**PROBLEM A**
In the passage on Michael Owen's retirement, reproduce the stretch from "Michael Owen, the" through "and with detachment.", substituting "press release" for "statement".
**PROBLEM B**
According to the passage on Michael Owen's retirement, why did Owen assume announcing his retirement would be simple?

**DOCUMENT PASSAGE**
Retirement is the hardest word. Even when an athlete knows it is coming, even when he has more security than a bank and the closest of families, just saying the word can bring a man to tears.
Michael Owen, the fourth-highest scorer in England’s history, chose to blog about it.
“For some reason,” he wrote, “I thought it would be easy. After all, I had known for a few months that the end was near and had in fact shared my feelings with close family and friends. Having had plenty of time to get my head around my decision, I assumed that making the announcement would be simple. Write a statement, upload it on my websiteand post a message onto my Twitter feed at 9.30 am. Job done!”
The modern man, is Michael. He tries to articulate as he played from childhood: Brief, to the point, and with detachment.
His plan fell apart when the texts started to arrive. His sister, then his best friend, then his father used the same method to register their immediate feelings. His mother sat and wept as the announcement was relayed over and over again on Sky Sports News.

**AVAILABLE DATA**
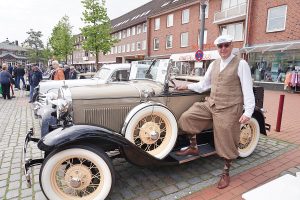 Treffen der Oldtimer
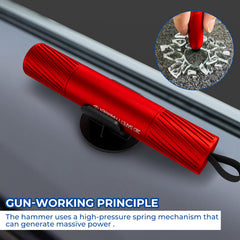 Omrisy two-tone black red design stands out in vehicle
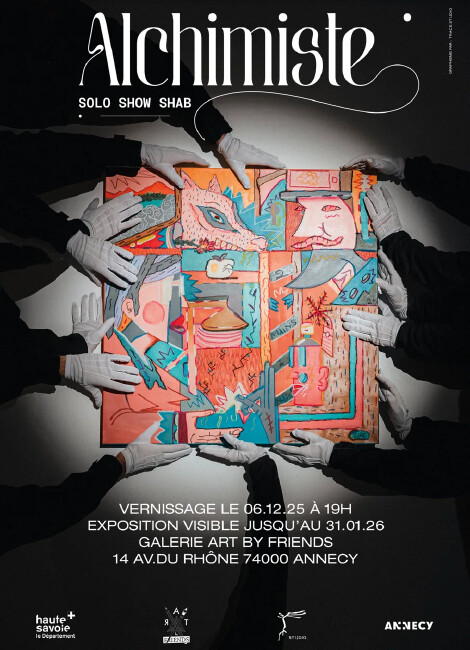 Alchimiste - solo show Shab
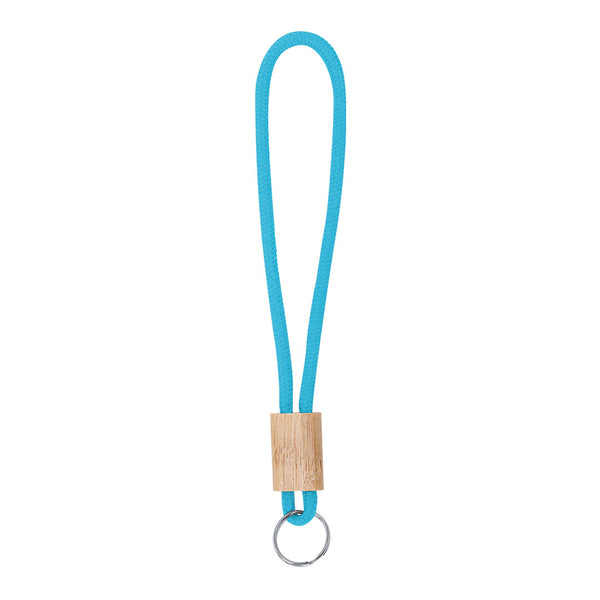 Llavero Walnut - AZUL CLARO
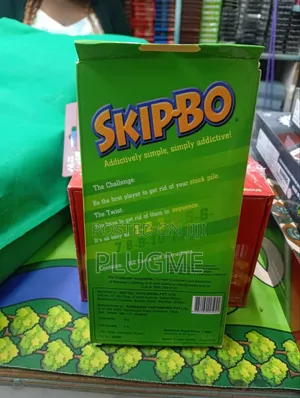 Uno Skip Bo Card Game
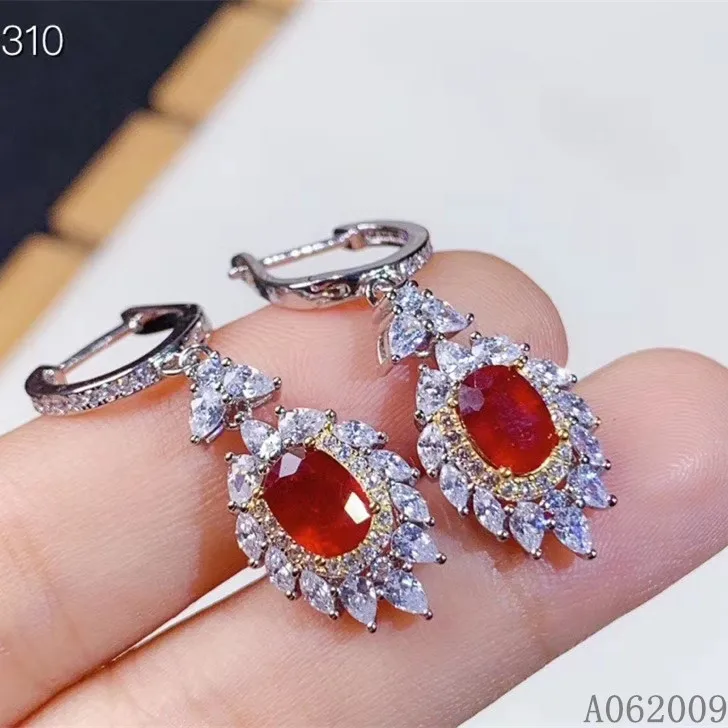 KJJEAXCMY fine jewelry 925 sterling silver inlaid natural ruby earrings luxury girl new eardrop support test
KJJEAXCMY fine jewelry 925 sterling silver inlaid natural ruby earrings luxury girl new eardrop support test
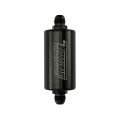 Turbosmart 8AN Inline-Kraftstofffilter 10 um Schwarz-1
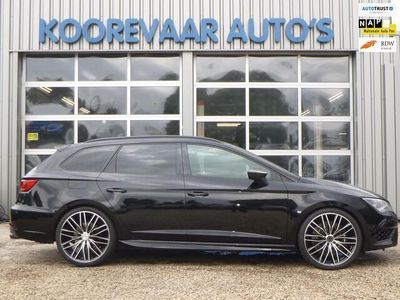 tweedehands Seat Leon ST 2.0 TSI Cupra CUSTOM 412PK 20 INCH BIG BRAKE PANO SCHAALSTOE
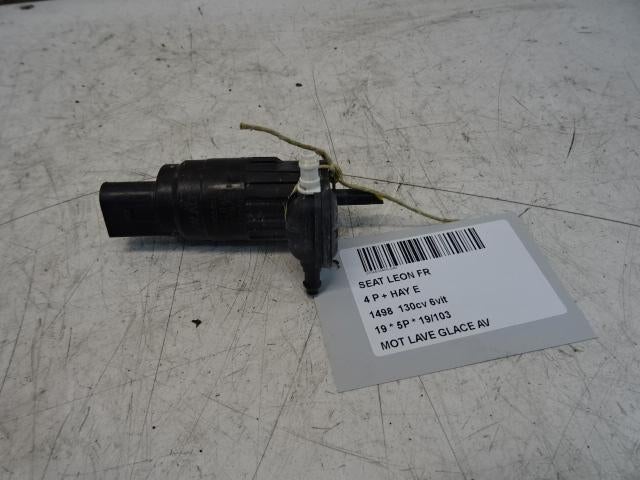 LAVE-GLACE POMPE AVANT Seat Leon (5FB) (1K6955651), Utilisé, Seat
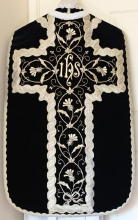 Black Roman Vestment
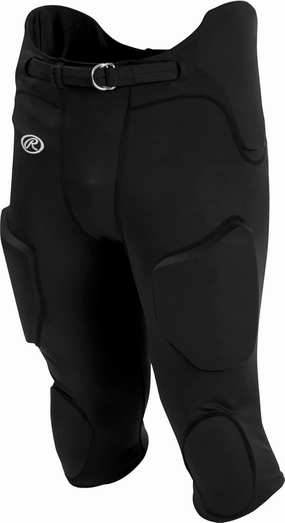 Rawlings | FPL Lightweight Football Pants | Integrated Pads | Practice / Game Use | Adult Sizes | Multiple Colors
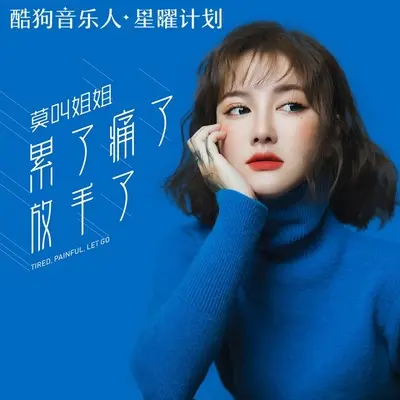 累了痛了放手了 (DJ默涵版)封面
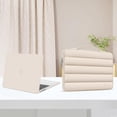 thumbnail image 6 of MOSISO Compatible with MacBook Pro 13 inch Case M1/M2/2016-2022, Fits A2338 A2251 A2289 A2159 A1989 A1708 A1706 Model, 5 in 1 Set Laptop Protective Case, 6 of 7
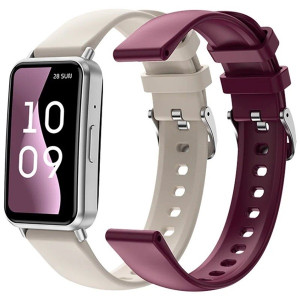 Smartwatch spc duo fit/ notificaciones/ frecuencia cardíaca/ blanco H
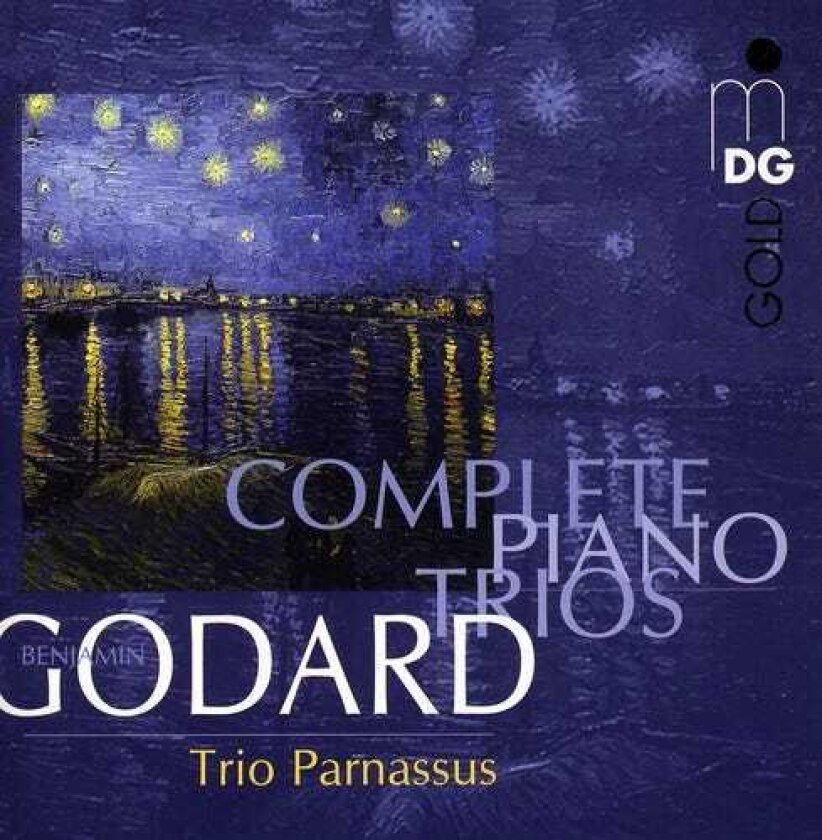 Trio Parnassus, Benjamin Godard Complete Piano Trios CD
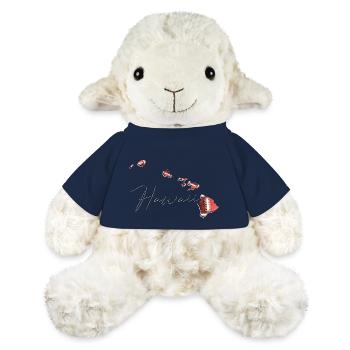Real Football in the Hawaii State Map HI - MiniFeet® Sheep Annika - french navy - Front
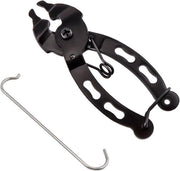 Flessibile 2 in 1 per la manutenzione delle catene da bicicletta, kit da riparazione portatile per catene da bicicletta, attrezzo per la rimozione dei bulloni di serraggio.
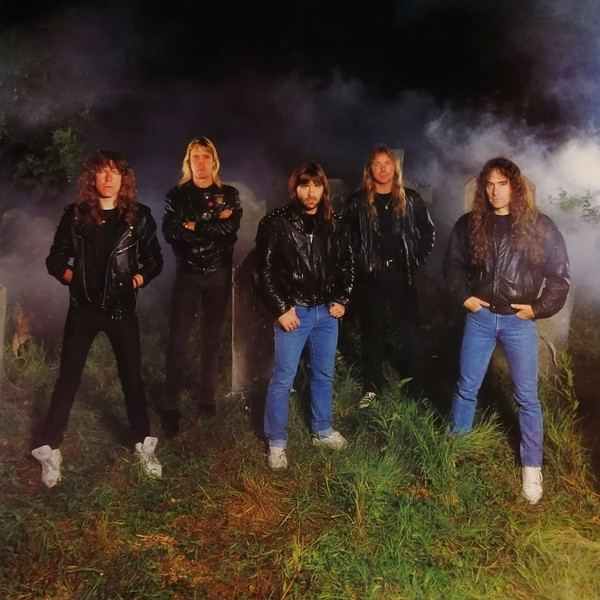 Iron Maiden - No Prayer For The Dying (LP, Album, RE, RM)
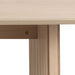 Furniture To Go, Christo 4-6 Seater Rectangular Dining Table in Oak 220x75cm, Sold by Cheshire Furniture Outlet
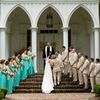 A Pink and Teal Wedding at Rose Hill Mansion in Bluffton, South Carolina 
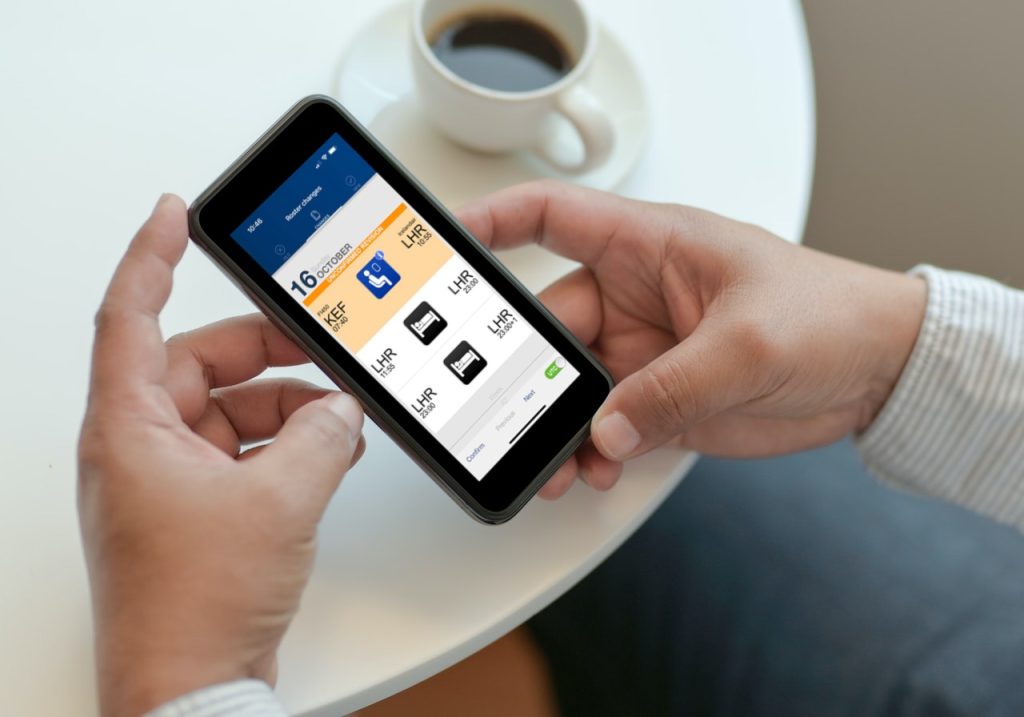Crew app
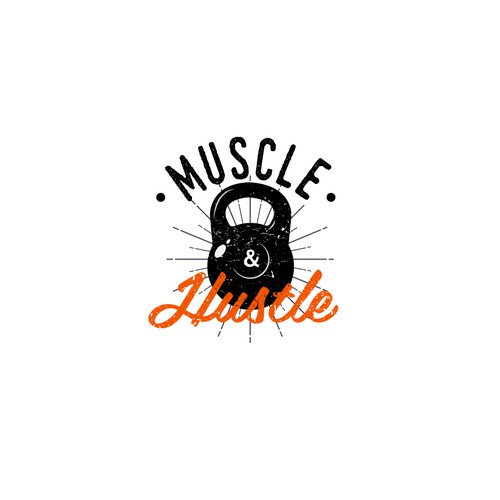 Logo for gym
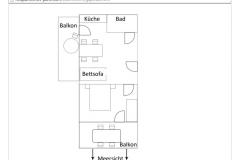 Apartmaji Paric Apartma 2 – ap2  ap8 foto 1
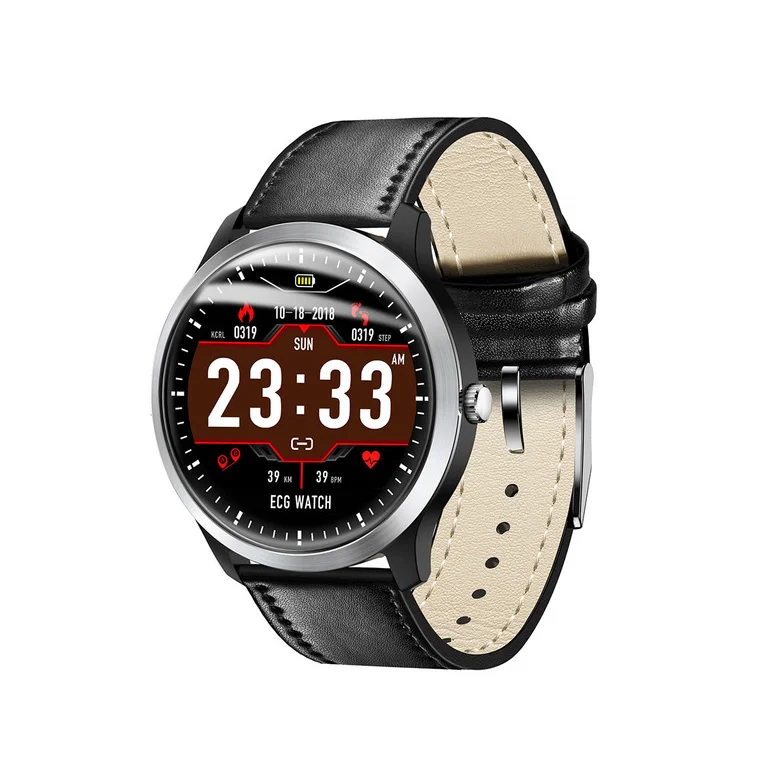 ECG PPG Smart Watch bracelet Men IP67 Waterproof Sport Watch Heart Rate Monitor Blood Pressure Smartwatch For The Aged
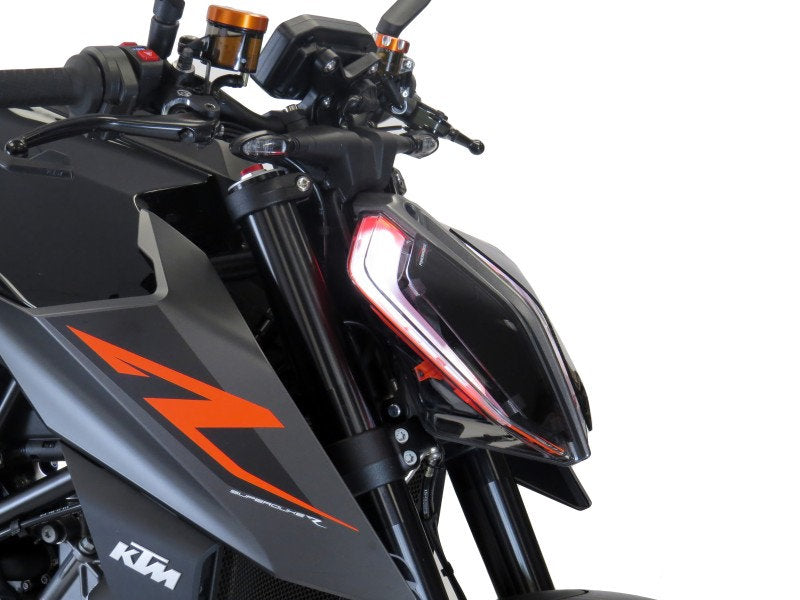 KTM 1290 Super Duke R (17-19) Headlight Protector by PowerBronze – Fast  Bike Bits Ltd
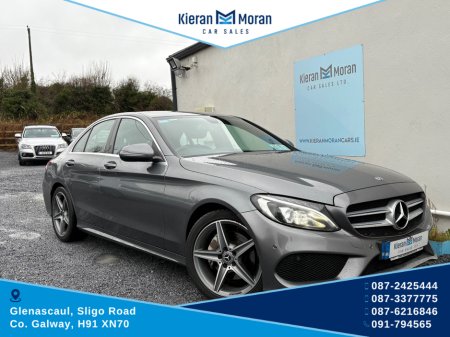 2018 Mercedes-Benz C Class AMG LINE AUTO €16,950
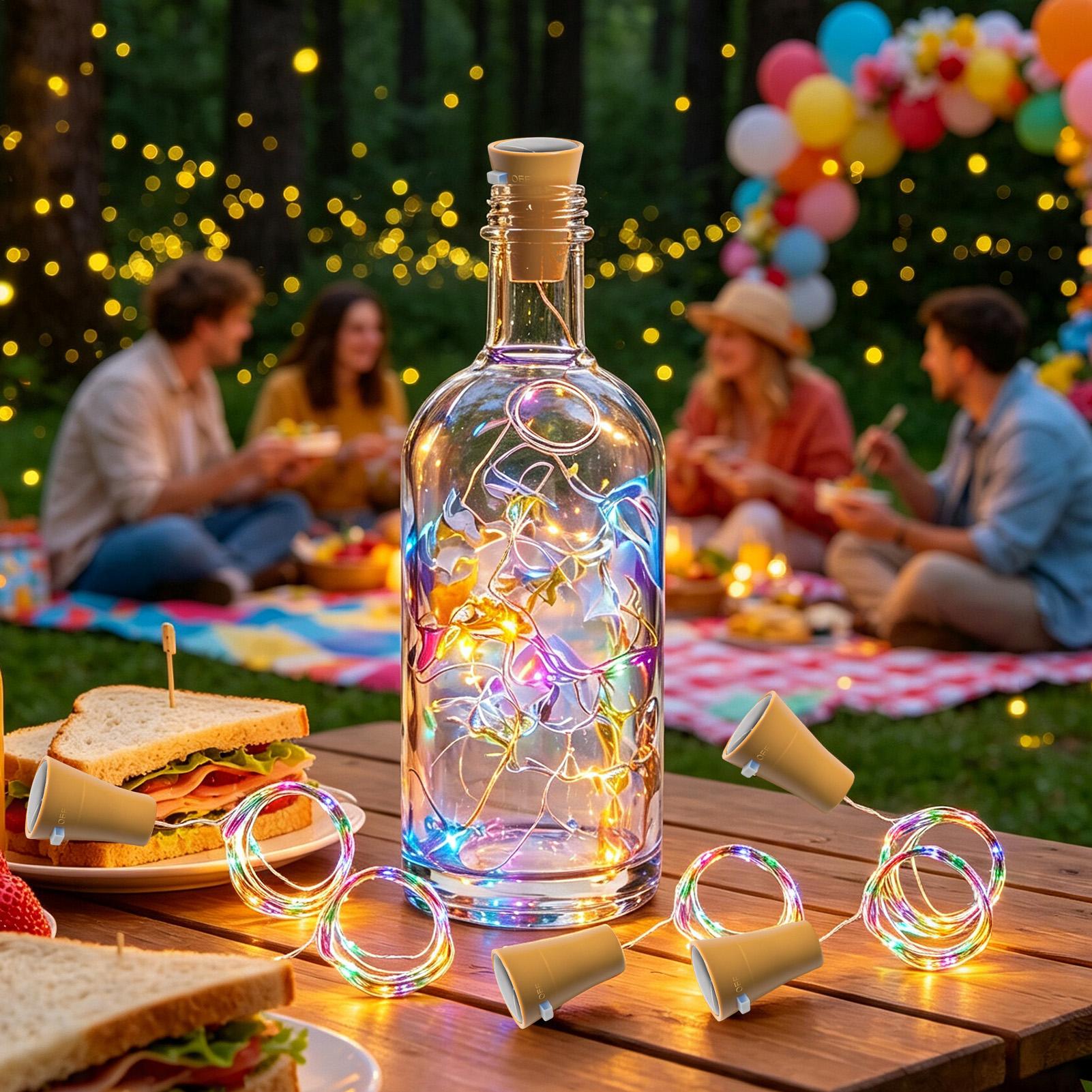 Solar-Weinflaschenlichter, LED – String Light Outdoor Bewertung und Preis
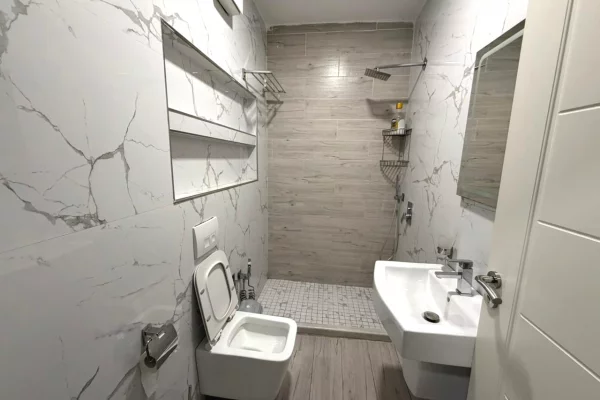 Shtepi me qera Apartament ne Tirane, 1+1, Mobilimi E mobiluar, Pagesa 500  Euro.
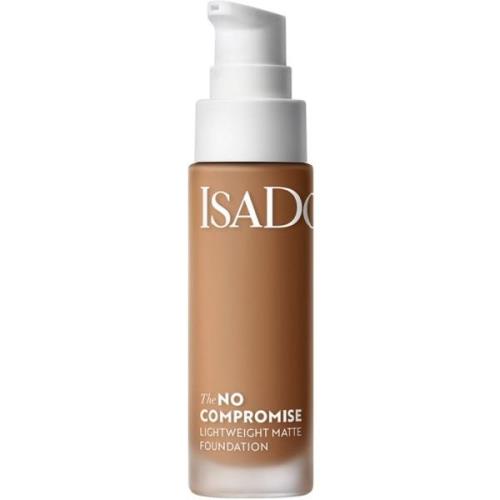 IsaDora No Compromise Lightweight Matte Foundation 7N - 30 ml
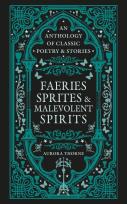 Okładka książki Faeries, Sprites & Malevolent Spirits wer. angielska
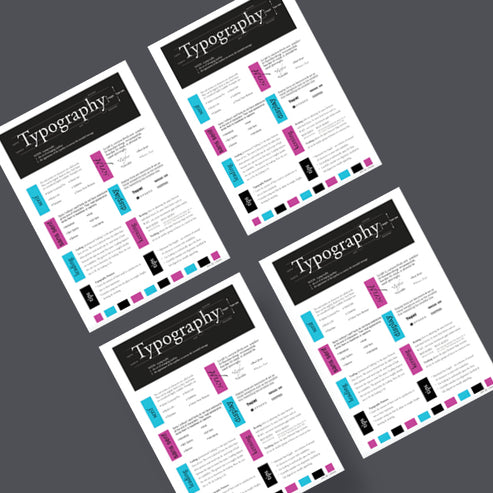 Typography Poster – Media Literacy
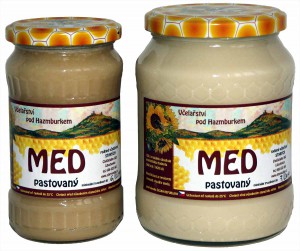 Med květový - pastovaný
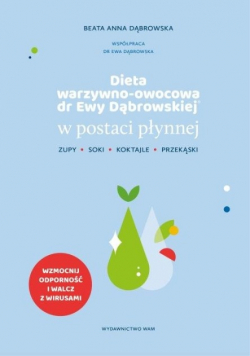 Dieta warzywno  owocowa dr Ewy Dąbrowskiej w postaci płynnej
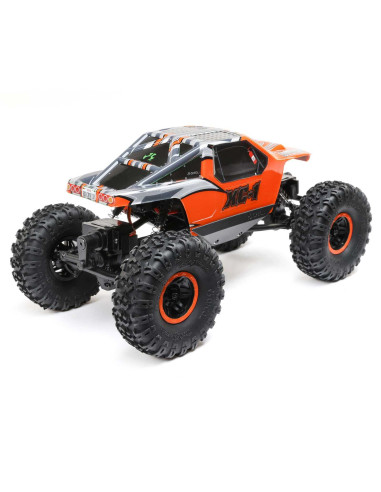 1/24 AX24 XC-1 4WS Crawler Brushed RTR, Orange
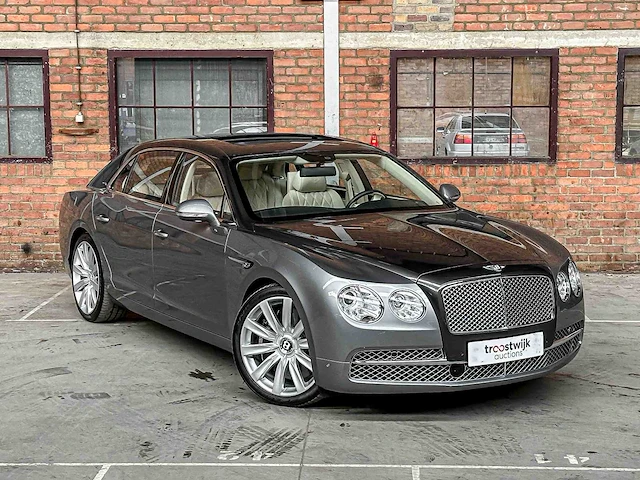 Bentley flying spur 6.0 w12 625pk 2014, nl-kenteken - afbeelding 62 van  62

**ANSWER SECTION A**
Michael Owen, the fourth-highest scorer in England’s history, chose to blog about it.
“For some reason,” he wrote, “I thought it would be easy. After all, I had known for a few months that the end was near and had in fact shared my feelings with close family and friends. Having had plenty of time to get my head around my decision, I assumed that making the announcement would be simple. Write a press release, upload it on my websiteand post a message onto my Twitter feed at 9.30 am. Job done!”
The modern man, is Michael. He tries to articulate as he played from childhood: Brief, to the point, and with detachment.

**ANSWER SECTION B**
He had known for a few months that the end was near and had already shared his feelings with close family and friends. Having had plenty of time to get his head around the decision, he assumed that making the announcement would be simple.